───── Data for the task

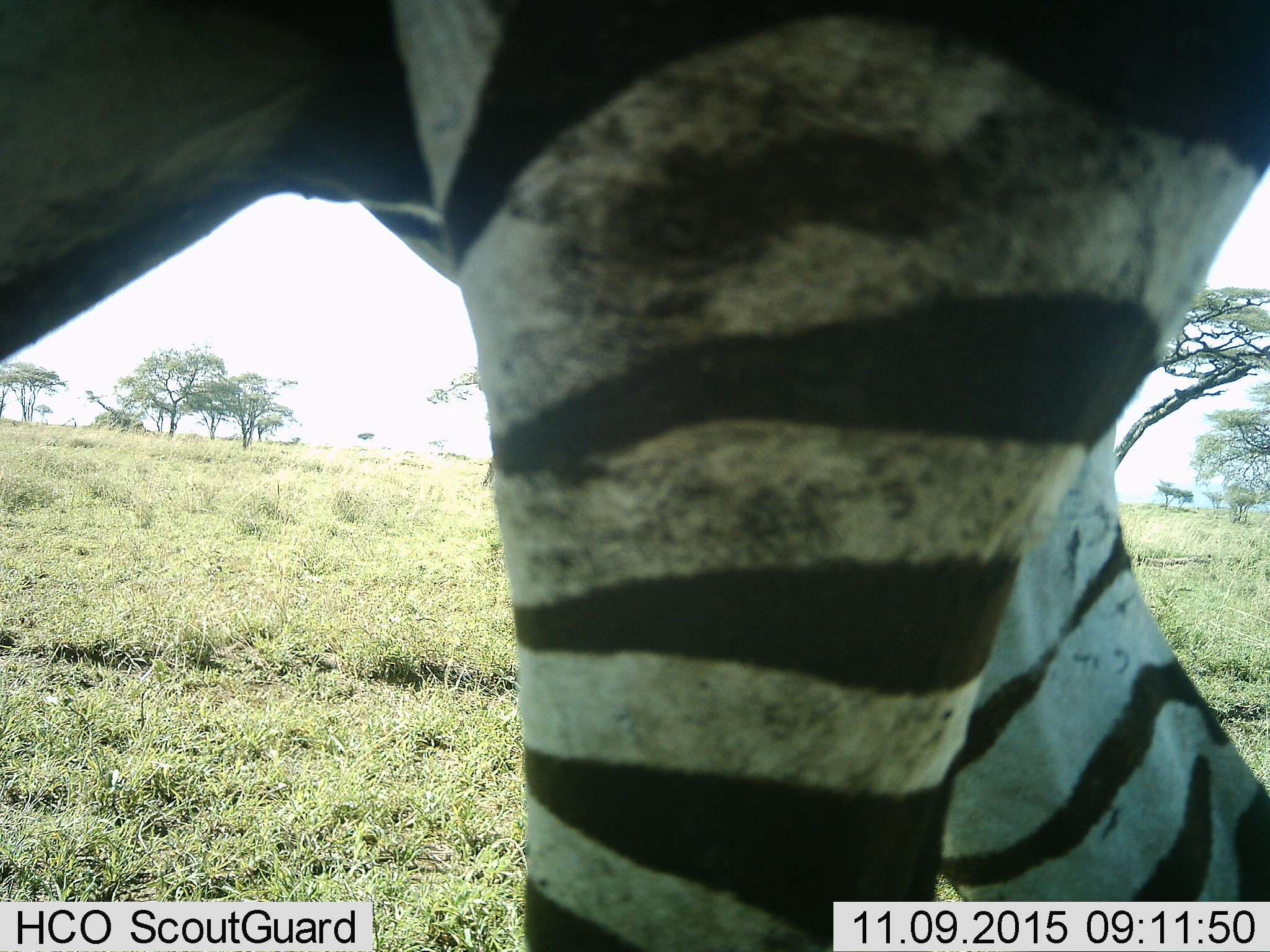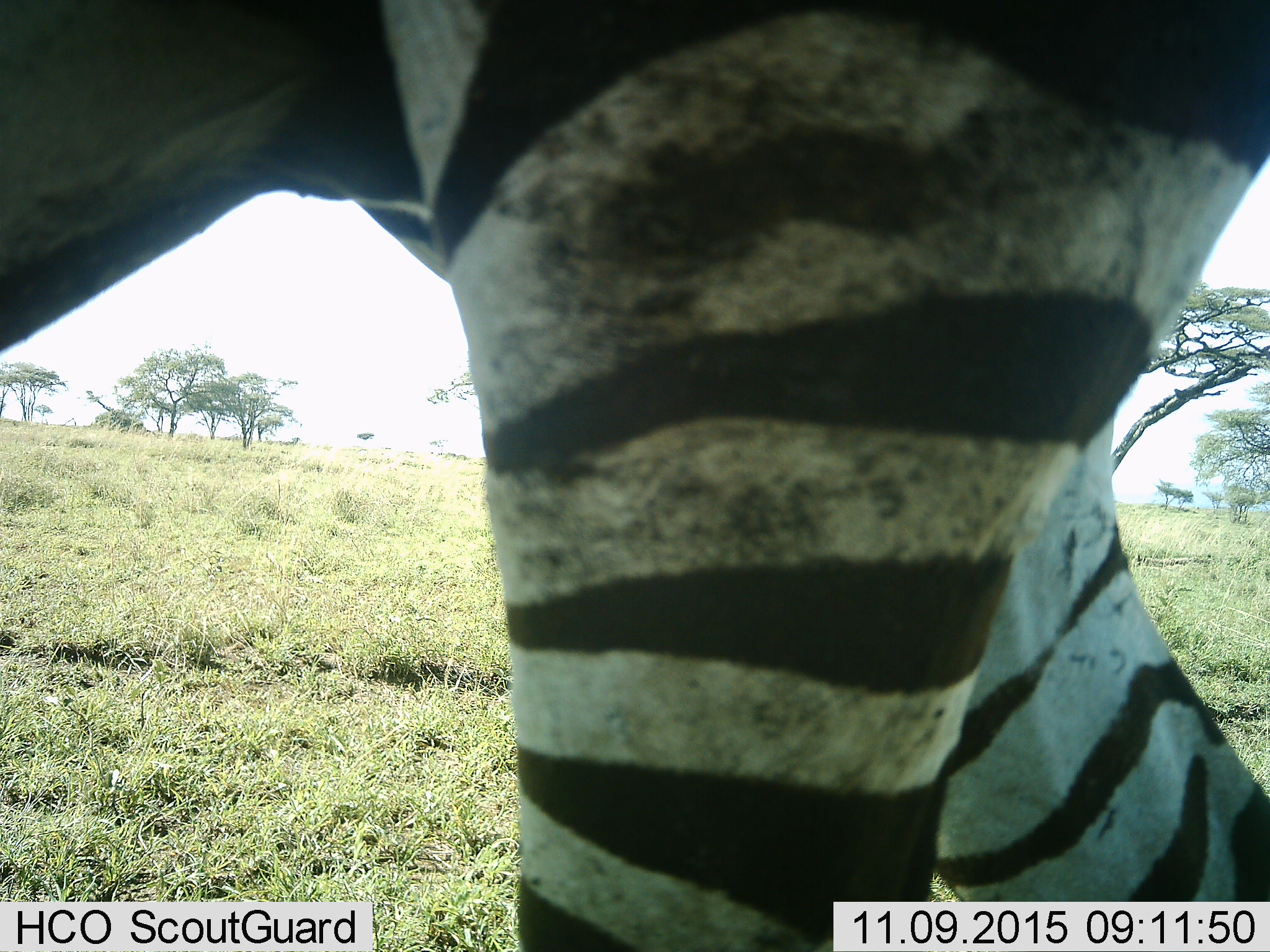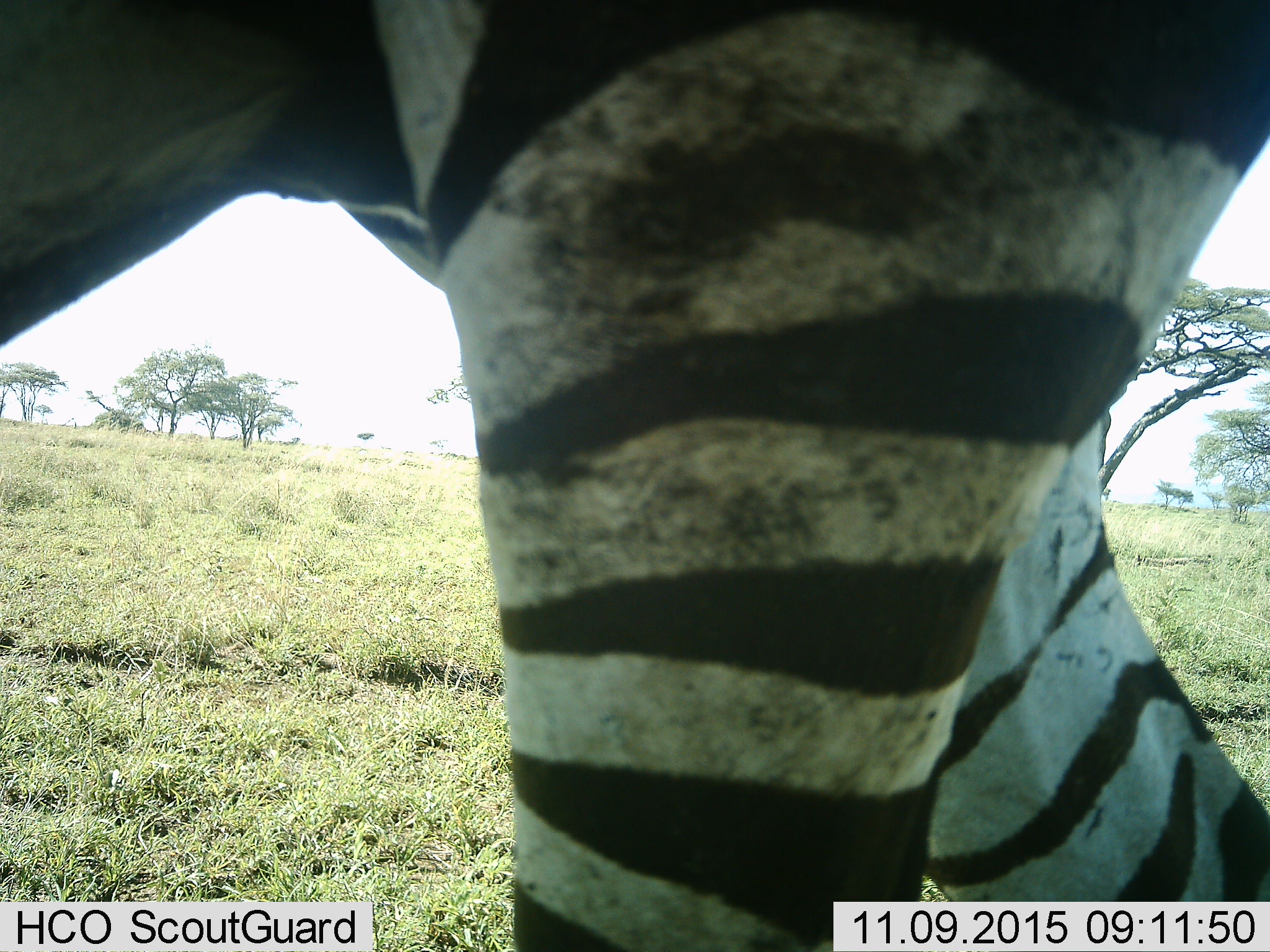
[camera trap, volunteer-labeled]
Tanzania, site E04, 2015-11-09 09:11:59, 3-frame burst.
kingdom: Animalia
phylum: Chordata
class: Mammalia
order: Perissodactyla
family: Equidae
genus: Equus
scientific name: Equus quagga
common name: plains zebra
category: zebra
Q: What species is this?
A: Zebra (plains zebra) (Equus quagga).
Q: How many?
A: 1.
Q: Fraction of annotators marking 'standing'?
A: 71%.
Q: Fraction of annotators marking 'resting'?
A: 0%.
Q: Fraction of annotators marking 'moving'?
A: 29%.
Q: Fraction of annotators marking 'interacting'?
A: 0%.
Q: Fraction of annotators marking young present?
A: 0%.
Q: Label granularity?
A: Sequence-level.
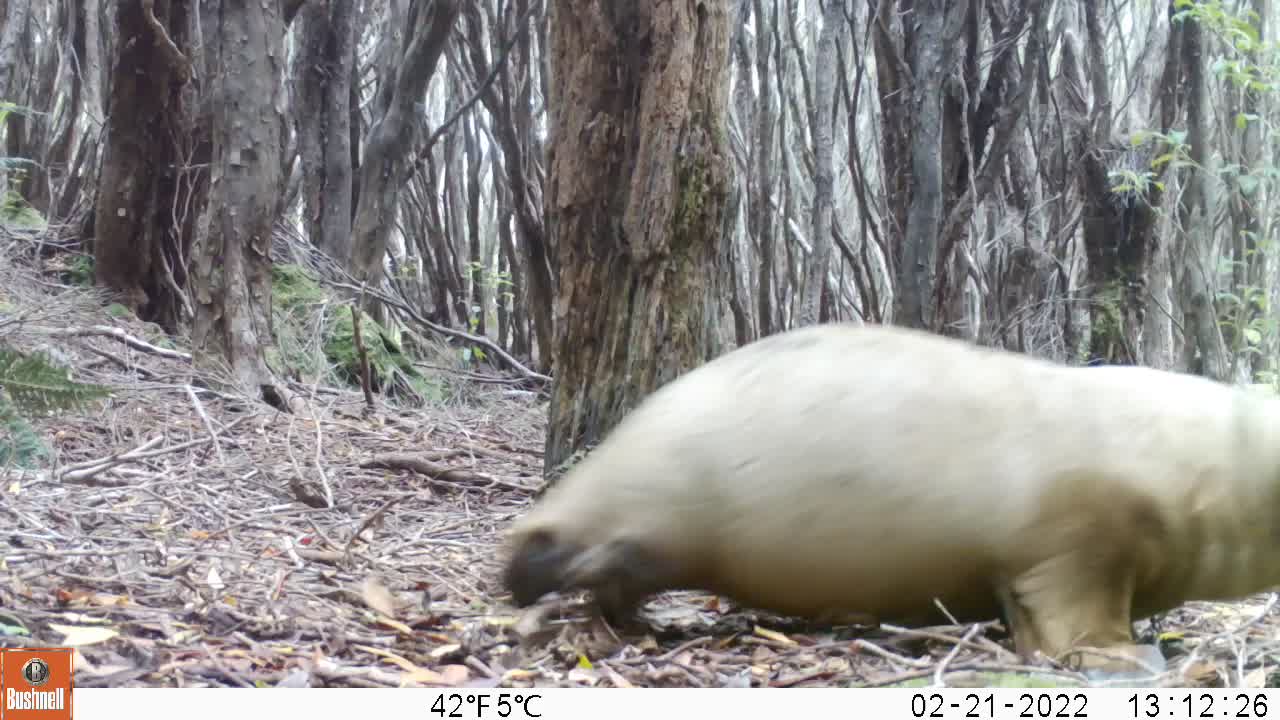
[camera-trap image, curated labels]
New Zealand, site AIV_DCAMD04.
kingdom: Animalia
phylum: Chordata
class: Mammalia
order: Carnivora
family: Otariidae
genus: Phocarctos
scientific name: Phocarctos hookeri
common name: new zealand sea lion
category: sealion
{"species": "sealion (new zealand sea lion) (Phocarctos hookeri)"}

──────────

Directions | Transcribe exactly the lines that run from the first line of the records above through the line with "Q: What species is this?", and include both of those lines; pictures stay out.

Your response |
[camera trap, volunteer-labeled]
Tanzania, site E04, 2015-11-09 09:11:59, 3-frame burst.
kingdom: Animalia
phylum: Chordata
class: Mammalia
order: Perissodactyla
family: Equidae
genus: Equus
scientific name: Equus quagga
common name: plains zebra
category: zebra
Q: What species is this?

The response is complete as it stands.